As an example, if the desired outcome is to turn learning and collaboration into a habit, look at your existing collaboration tools first. Tools like Slack and MS Teams can deliver scalable communications for teams within organisations because that’s what they were designed to do.

But if you need to enable business or group-wide collaboration, achieving learning retention or long-term change through those tools will be difficult — because that’s not what they were designed for. As a result, they don’t give people a focused purpose related to learning. According to Tsedal Neeley — associate professor in Organisational Behaviour at Harvard Business School:

“Our work shows that internal social tools provide a space for employees to acquire knowledge by watching their colleagues. But when we asked more than 400 people across various companies to tell us what they had learned on these tools, we got blank stares. The most common response was “Nothing.” That’s because learning on social tools happens at a remove, while others go about their work, so people don’t think of it as learning.”

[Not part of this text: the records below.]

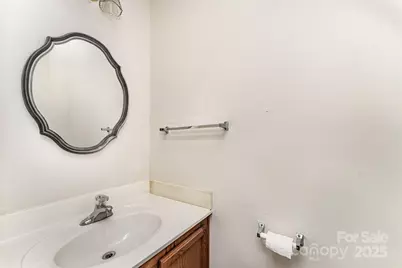 501 Woodington Lane, Charlotte, NC 28214 - Photo 12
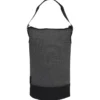 Heritage Supply Tanner Insulated Wine Kit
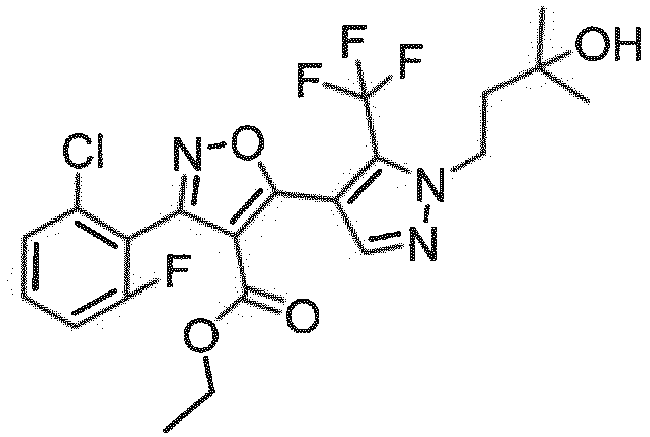 Figure imgb0041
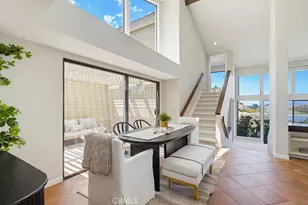 22 Morning Sun, Irvine, CA 92603 - Photo 13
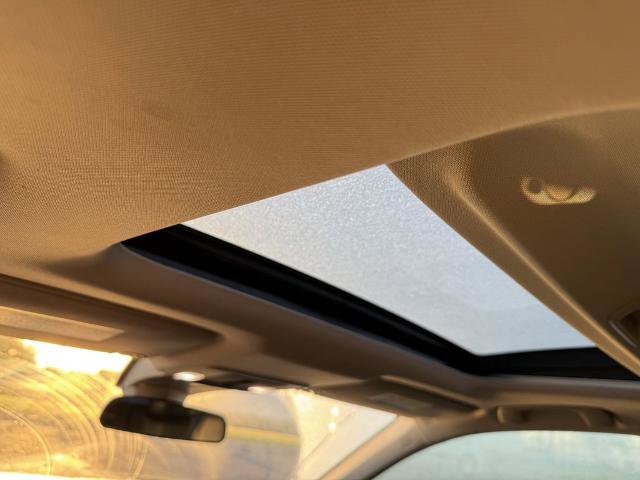 Used 2024 Honda Civic EX-L image 16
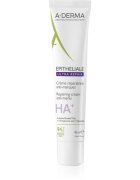 A-Derma Epitheliale A.H. Ultra Repair Repairing Cream Anti-Marks obnovující krém pro podrážděnou pokožku 40 ml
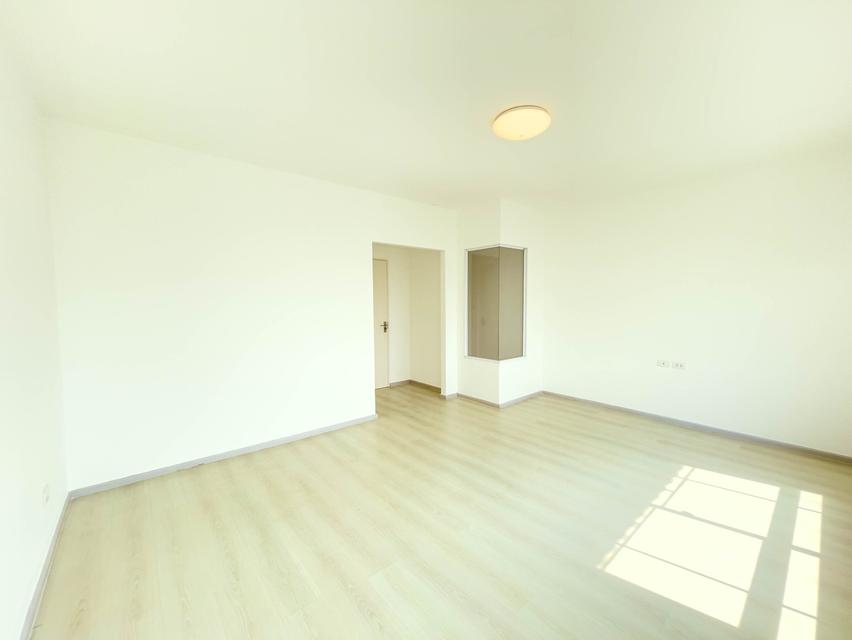 🏡ขายทาวน์โฮม 2 ชั้น โครงการ อินดี้ บางใหญ่2 🏡 14
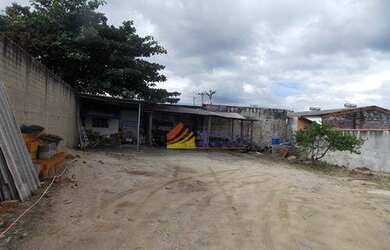 Imagem 10: Terreno à venda, 500 m² por R$ 845.000,00 - Jardim Sevilha - Indaiatuba/SP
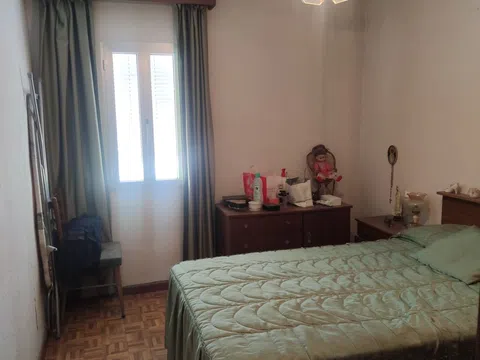 Flat - Photo 6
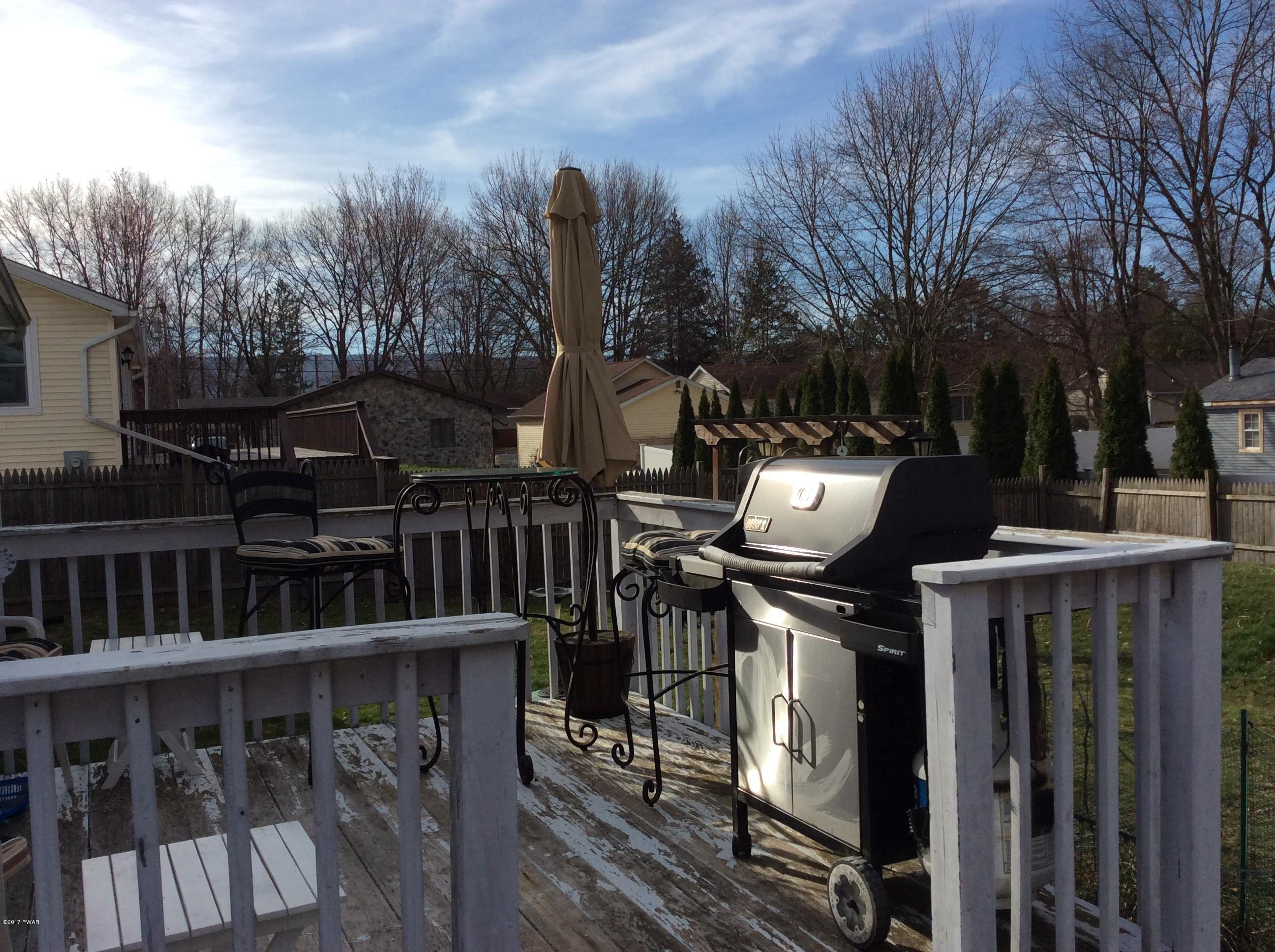 502 9th Street Matamoras, PA 18336 - Photo 48 of 51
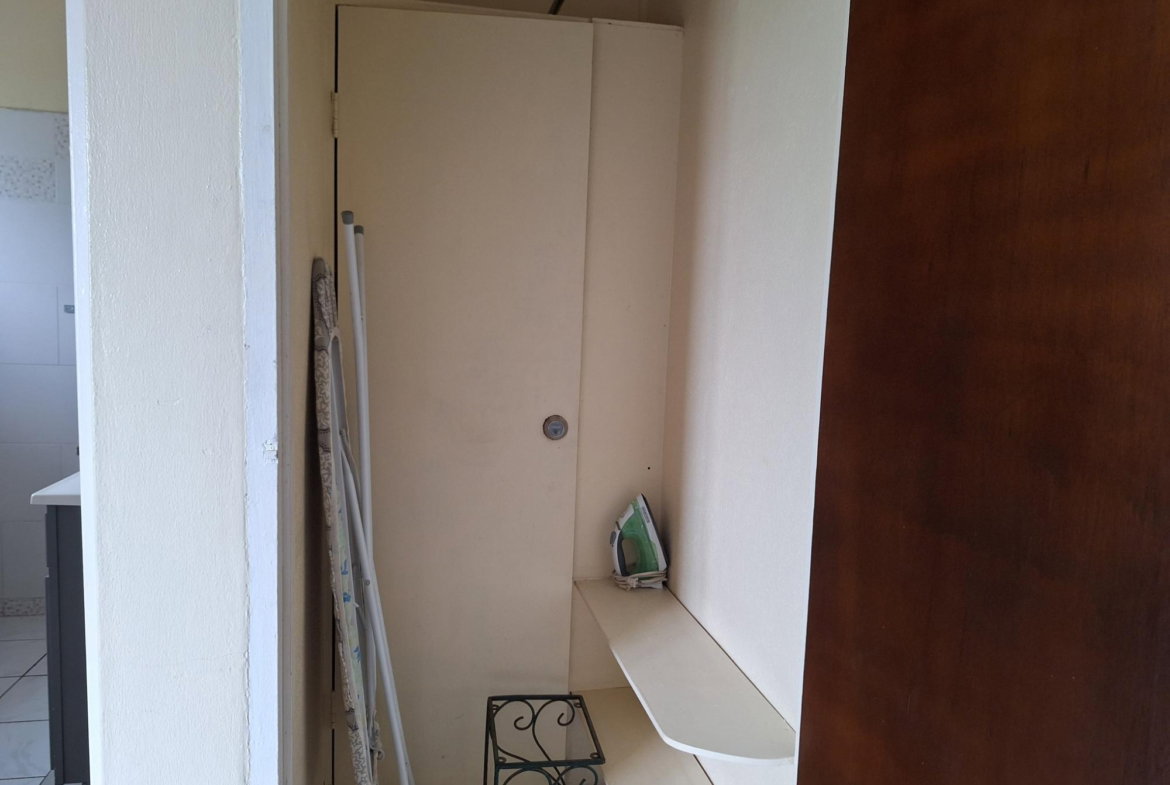 Twenty-Third image of 6-10 Chelsea Avenue in Kingston 5, St. Andrew, Jamaica - property is For Rent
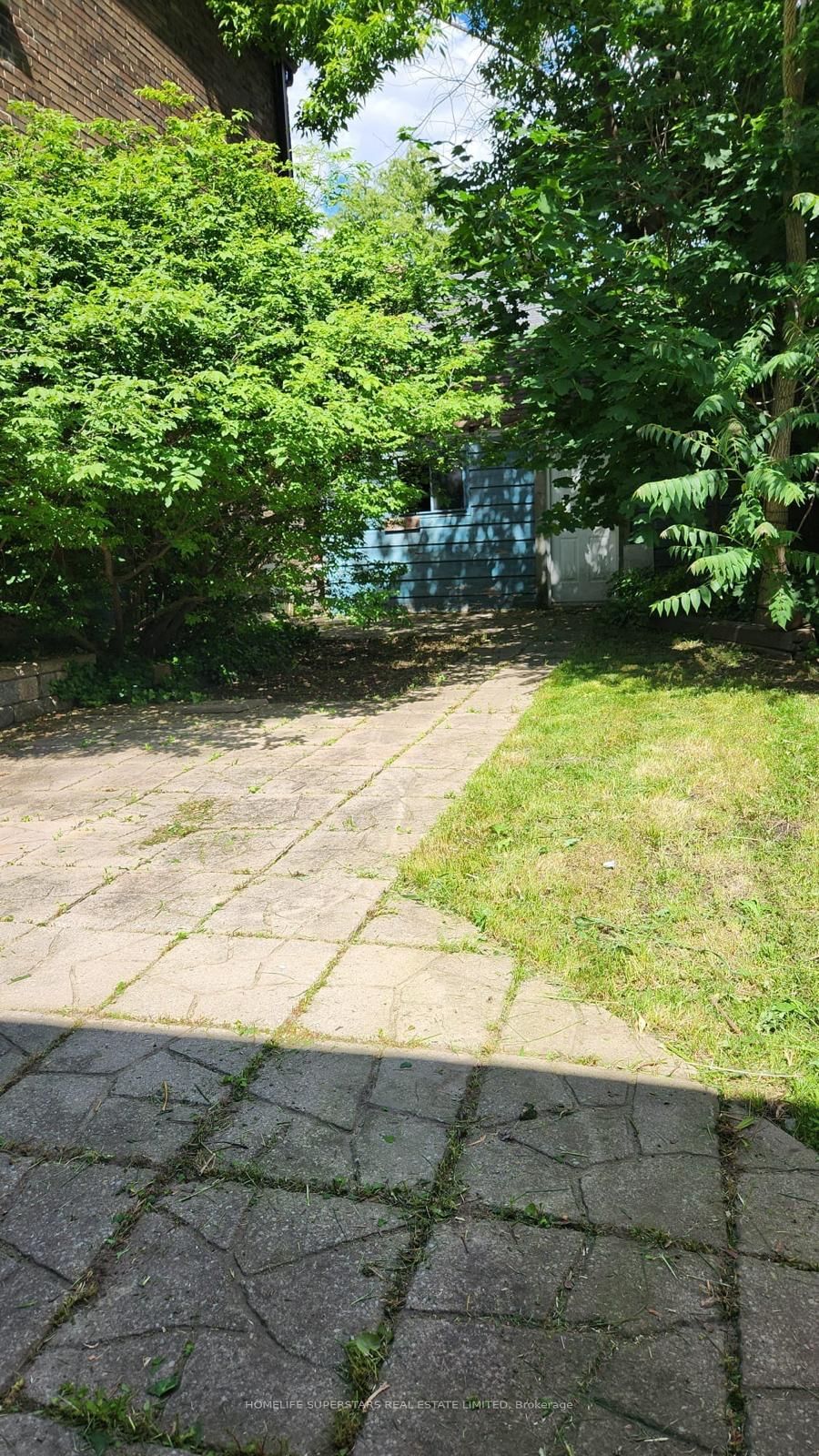 Listing Image 2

The lesson here is to make sure that your tools give people purpose. And according to research from Korn Ferry, companies that focused their employees on the organisation’s purpose boasted annual growth rates that were nearly triple the annual rate for their whole sector.

Multi-faceted ‘Mega Hub’ style tools are often ineffective at giving people structure or purpose. Tools like Slack are successful in the specific context of helping teams communicate because they do. Focused, purpose-built learning platforms can also successfully deliver learning by focusing on engaging people with learning content. But in today’s multi-app world, you don’t need to pick one or the other.

Instead, design an ecosystem of tools that each deliver a focused experience aligned with the key business outcomes you need to affect. As long as you integrate your experiences and your data, your ecosystem will work.